- [EXERCISE REQUIREMENTS]
Present every line of the entries below as a Markdown table with the columns "Row" and "Line," numbering each row and skipping blank lines. Omit the pictures from your answer.

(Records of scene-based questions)
= = = =
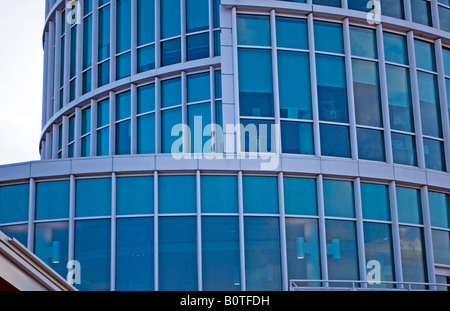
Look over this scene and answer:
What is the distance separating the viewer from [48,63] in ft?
110

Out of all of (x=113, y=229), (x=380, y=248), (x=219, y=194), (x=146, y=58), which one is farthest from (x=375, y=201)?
(x=146, y=58)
= = = =
- [REPLY TO THE EXERCISE]
| Row | Line |
|---|---|
| 1 | Look over this scene and answer: |
| 2 | What is the distance separating the viewer from [48,63] in ft? |
| 3 | 110 |
| 4 | Out of all of (x=113, y=229), (x=380, y=248), (x=219, y=194), (x=146, y=58), which one is farthest from (x=375, y=201)? |
| 5 | (x=146, y=58) |